Es la marisma. Es el Guadalquivir. Es el arroz. Las zancudas. Los albures. Es nuestra Louisiana, o nuestro Mississippi, el que ardía en aquella memorable película de Alan Parker. El escenario en el que el brillante Alberto Rodríguez ha localizado la historia de su película La isla mínima es ese desparrame del río más cantado poco antes de darse de bruces con el Atlántico, allá por Sanlúcar de Barrameda. Los barcos circulan desde la desembocadura a Sevilla como por una calle mayor, al compás que marca el Práctico y a la orden de paso de la esclusa hispalense, como hicieron en su día Magallanes o Elcano, o Colón, o los Pinzones a bordo de cascarones imposibles con los que cruzaron el mundo. Su recorrido entonces era otro: 120 kilómetros en lugar de los 80 actuales, así logrados después de evitarle meandros para conseguir navegabilidad de naves de envergadura, las que hoy requieren de un nuevo dragado del que los cultivadores de arroz no quieren ni oír hablar. Al dejar Bonanza a la derecha y Doñana a la izquierda, los cargueros o los paseantes saludarán las tierras de Trebujena, donde hace años se capturaban las angulas que luego servía El Litri en su inigualable barra de guisos y carne mechada.

Datos recopilados:
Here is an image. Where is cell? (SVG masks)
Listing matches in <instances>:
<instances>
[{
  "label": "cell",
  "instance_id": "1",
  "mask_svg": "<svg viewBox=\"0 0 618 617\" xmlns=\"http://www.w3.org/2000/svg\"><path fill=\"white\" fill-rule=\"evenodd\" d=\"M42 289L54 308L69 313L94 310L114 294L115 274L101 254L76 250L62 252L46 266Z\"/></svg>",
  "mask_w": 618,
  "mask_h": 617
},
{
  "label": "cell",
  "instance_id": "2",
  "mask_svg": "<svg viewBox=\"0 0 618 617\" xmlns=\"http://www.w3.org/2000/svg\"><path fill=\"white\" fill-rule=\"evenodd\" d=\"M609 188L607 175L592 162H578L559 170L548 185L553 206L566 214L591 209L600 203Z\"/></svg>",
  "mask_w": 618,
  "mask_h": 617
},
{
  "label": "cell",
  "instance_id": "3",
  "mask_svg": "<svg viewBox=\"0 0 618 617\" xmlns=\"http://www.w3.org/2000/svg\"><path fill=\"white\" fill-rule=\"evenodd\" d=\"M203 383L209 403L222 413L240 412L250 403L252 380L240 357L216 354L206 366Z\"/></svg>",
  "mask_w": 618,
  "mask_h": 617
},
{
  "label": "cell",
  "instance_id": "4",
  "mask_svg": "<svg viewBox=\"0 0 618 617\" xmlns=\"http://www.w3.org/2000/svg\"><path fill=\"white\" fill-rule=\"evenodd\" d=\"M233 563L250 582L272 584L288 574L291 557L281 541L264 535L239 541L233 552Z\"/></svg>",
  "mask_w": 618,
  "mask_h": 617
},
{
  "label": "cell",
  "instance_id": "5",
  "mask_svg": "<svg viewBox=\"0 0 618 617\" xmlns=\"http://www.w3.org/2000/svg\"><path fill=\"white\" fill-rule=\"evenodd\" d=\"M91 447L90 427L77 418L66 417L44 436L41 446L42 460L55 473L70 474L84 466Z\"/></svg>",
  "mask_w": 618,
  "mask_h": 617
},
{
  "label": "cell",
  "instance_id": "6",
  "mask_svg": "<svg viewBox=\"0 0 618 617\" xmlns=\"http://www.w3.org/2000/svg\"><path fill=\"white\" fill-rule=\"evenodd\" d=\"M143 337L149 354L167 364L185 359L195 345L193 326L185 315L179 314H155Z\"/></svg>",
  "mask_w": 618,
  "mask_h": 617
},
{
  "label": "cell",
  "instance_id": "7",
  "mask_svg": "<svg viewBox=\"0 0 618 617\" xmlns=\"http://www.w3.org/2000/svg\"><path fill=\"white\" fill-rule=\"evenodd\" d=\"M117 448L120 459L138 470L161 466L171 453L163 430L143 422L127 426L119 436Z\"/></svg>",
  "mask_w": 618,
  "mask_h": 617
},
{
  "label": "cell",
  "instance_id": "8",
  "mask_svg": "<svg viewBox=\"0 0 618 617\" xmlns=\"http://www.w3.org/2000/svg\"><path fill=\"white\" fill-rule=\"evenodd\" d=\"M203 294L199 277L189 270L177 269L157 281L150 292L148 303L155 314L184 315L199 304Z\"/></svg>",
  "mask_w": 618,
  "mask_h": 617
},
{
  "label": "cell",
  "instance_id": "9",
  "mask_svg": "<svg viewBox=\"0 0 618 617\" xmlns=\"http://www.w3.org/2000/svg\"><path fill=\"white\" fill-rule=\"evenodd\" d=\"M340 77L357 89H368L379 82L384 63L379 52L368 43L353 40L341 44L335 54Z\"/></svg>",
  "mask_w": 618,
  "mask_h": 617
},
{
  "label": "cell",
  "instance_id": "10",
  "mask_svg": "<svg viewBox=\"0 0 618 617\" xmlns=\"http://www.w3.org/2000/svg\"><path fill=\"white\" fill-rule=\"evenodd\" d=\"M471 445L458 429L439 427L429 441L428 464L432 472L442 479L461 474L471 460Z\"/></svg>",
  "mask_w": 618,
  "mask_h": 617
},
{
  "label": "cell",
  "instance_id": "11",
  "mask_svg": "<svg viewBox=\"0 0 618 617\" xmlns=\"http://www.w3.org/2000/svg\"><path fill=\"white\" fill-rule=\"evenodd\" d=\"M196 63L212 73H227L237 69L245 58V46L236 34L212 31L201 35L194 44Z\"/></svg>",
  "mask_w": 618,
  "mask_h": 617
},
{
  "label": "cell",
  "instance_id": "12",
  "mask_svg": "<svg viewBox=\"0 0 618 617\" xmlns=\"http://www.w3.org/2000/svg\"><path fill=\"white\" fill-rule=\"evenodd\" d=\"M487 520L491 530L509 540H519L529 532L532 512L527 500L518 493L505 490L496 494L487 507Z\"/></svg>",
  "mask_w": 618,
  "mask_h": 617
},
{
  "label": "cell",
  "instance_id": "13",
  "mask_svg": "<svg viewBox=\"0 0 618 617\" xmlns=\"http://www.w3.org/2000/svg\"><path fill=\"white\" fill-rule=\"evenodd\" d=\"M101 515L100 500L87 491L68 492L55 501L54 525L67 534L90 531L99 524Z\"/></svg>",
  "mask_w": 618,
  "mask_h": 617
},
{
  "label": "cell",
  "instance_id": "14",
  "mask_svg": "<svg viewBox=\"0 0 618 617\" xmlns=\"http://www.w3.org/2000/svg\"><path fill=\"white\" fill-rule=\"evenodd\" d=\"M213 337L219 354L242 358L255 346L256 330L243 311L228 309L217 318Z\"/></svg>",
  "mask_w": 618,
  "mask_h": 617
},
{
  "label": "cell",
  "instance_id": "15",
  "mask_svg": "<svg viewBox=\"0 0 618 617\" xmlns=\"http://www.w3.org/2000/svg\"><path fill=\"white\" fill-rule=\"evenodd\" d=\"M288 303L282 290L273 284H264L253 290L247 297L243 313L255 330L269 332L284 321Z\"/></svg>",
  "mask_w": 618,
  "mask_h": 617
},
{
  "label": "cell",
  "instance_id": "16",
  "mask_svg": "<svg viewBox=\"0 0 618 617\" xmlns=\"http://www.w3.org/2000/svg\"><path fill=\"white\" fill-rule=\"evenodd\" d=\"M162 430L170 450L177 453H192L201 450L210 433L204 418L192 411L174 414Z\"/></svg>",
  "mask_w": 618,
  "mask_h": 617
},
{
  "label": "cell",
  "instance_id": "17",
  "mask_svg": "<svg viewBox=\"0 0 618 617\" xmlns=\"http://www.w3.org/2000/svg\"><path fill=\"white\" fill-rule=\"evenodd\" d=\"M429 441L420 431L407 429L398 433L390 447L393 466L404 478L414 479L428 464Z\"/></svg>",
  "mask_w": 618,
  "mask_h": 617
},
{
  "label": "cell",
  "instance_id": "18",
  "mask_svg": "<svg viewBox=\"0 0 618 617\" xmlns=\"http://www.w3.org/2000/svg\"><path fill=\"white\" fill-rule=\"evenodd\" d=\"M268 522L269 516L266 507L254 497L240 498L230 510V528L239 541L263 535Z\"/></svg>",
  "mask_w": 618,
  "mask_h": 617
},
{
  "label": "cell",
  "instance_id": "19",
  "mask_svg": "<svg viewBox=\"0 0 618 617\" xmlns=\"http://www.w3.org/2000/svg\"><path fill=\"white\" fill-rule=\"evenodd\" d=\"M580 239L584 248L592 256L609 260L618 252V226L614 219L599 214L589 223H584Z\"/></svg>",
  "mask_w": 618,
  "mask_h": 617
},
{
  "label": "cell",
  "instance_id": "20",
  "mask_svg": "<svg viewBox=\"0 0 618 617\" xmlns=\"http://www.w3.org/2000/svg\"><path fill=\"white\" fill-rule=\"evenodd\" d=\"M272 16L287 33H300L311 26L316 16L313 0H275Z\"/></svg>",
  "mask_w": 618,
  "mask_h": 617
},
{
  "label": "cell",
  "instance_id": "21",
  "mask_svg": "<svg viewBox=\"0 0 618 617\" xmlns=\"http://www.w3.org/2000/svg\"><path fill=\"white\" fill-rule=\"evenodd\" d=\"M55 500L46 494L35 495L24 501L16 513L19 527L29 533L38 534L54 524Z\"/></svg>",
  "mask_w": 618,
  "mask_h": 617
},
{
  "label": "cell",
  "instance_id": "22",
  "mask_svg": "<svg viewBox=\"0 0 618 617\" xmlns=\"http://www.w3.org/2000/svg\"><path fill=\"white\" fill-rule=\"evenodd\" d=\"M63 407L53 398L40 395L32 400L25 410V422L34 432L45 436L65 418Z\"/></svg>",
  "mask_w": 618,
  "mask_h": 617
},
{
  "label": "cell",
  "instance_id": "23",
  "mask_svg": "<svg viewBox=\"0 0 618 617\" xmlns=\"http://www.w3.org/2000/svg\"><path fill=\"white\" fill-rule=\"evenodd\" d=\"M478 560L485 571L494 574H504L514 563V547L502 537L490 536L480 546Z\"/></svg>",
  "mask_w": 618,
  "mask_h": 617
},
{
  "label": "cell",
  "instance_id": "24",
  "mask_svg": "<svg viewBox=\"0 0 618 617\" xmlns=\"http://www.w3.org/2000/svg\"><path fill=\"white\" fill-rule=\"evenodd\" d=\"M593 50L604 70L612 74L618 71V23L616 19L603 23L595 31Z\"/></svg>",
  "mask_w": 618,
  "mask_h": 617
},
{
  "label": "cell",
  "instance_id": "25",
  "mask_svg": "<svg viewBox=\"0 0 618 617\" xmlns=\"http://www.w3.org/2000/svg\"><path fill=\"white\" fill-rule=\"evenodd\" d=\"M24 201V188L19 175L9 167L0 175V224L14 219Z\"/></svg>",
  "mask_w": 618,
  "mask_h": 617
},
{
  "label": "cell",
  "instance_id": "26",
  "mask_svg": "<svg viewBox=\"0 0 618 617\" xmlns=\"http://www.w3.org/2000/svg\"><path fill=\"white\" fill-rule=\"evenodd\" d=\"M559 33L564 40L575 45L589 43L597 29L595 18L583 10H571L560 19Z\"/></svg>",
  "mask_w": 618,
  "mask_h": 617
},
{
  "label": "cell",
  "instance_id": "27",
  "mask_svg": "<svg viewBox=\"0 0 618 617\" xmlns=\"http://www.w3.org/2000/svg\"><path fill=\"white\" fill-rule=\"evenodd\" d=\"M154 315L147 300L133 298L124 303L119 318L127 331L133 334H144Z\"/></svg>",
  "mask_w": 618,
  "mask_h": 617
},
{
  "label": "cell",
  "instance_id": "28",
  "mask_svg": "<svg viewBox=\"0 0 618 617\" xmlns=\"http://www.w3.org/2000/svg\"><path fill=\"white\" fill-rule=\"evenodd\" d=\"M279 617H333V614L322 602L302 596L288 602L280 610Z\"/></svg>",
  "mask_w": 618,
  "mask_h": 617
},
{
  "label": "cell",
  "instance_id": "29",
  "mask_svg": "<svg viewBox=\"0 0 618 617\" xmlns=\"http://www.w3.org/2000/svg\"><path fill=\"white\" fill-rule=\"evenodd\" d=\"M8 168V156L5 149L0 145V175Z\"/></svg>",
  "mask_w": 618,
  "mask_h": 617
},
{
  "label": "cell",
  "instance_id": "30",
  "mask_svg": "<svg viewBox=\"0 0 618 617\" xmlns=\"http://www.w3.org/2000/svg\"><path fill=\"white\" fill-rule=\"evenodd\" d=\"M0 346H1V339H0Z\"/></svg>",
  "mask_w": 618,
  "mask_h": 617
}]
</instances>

◆ **Tareas pendientes**:
1. Según el fragmento sobre el Guadalquivir, ¿por qué el recorrido de los barcos hasta Sevilla es ahora de 80 kilómetros y no de 120? Responde en una a tres oraciones.
2. Escribe la continuación del fragmento sobre el Guadalquivir a partir de su última oración.
Los registros son material independiente del fragmento.

◆ **Respuestas en orden**:
1. El recorrido se acortó de 120 a 80 kilómetros porque se le eliminaron meandros al río. Así se logró que pudieran navegar por él naves de gran envergadura.

2.
La Puebla del Río, Coria del Río, Gelves saludan desde la margen del Guadalquivir, y como segregación de la primera de esas poblaciones varios poblados hoy agrupados en el término Isla Mayor. Uno de ellos era Villafranco del Guadalquivir, que desde un poco antes de mediados de siglo había intensificado el cultivo del arroz como gran activo de su producción local. La ganadería tuvo un pequeño papel, pero las marismas de Isla Mayor han dado de comer arroz a media España, en mucha mayor cantidad que las propias tierras de Valencia. Los Palacios y Aznalcázar alternan ese cultivo de cereal con otras diversas formas de ingresos y producción, pero en Isla Mayor el arroz es lo que hay. Es un paisaje difícil, aunque enormemente sugestivo. Son pistas agrícolas entrecruzadas con pequeñas Venecias agrestes, entrecortadas por canales nacidos al paso fluvial, con poblados inesperados y cortijos menores, unos abandonados, otros en decadencia, con viejas embarcaciones de pesca improbable, antigua.
Es, como decía el inolvidable y llorado José Luis Alvite, un paisaje que parece hecho a mano, de amaneceres corteses y delicados, de poderosos y sobrecogedores atardeceres, cuando el sol va buscando su barra en el mar, al otro lado del Coto, del Inglesillo, del Malandar. Paraíso para el furtivo, una de las márgenes es pasto de corzos, ciervos, patos colorados, ánsares, somormujos, flamencos de aluvión e ida y vuelta. Y las aguas que bajan desde Cazorla la Serrana, allá a lo lejos, esconden anguilas, sábalos, pejerreyes y lisas. Hubo esturiones hasta los sesenta o así, aunque un par de proyectos que no acaban de arrancar pretenden reintroducirlos.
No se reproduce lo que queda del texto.